● **Given records**
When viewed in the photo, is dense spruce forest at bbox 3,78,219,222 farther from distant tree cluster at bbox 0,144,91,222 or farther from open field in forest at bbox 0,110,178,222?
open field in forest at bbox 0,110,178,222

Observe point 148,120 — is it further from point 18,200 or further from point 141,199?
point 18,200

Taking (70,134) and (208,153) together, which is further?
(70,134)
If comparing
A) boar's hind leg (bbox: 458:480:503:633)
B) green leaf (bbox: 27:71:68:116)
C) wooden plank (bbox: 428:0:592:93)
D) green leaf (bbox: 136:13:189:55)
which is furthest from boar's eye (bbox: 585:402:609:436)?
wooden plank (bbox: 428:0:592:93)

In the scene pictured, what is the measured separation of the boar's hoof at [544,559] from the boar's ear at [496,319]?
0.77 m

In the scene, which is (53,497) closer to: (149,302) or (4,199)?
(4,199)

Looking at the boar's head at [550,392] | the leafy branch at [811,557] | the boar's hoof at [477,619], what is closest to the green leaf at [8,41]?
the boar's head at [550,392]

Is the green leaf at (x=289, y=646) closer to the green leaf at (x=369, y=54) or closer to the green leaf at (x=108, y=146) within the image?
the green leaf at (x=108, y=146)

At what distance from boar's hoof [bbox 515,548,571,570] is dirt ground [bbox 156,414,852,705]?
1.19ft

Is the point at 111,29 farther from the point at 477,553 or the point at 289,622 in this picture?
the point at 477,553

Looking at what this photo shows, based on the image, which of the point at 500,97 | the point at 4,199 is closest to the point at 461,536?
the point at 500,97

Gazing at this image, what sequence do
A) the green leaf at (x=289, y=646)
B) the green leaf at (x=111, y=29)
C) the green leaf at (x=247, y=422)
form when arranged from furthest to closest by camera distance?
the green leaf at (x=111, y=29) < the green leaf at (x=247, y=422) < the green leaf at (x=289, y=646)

● **What the task asks**
Revise every one of the lines above by putting "boar's foot" wherever "boar's hoof" appears, keeping all other text the same.

● **Full answer**
When viewed in the photo, is dense spruce forest at bbox 3,78,219,222 farther from distant tree cluster at bbox 0,144,91,222 or farther from open field in forest at bbox 0,110,178,222?
open field in forest at bbox 0,110,178,222

Observe point 148,120 — is it further from point 18,200 or further from point 141,199?
point 18,200

Taking (70,134) and (208,153) together, which is further?
(70,134)
If comparing
A) boar's hind leg (bbox: 458:480:503:633)
B) green leaf (bbox: 27:71:68:116)
C) wooden plank (bbox: 428:0:592:93)
D) green leaf (bbox: 136:13:189:55)
which is furthest from boar's eye (bbox: 585:402:609:436)?
wooden plank (bbox: 428:0:592:93)

In the scene pictured, what is the measured separation of the boar's foot at [544,559] from the boar's ear at [496,319]?
0.77 m

In the scene, which is (53,497) closer to: (149,302) or (4,199)?
(4,199)

Looking at the boar's head at [550,392] | the leafy branch at [811,557] | the boar's foot at [477,619], what is closest to the green leaf at [8,41]?
the boar's head at [550,392]

Is the green leaf at (x=289, y=646) closer to the green leaf at (x=369, y=54) or closer to the green leaf at (x=108, y=146) within the image?
the green leaf at (x=108, y=146)

At what distance from boar's foot [bbox 515,548,571,570] is dirt ground [bbox 156,414,852,705]?
1.19ft

Is the point at 111,29 farther from the point at 477,553 or the point at 289,622 in this picture?
the point at 477,553

Looking at what this photo shows, based on the image, which of the point at 500,97 | the point at 4,199 is closest to the point at 461,536?
the point at 500,97

Gazing at this image, what sequence do
A) the green leaf at (x=289, y=646)
B) the green leaf at (x=111, y=29)
C) the green leaf at (x=247, y=422)
form when arranged from furthest to closest by camera distance?
the green leaf at (x=111, y=29) < the green leaf at (x=247, y=422) < the green leaf at (x=289, y=646)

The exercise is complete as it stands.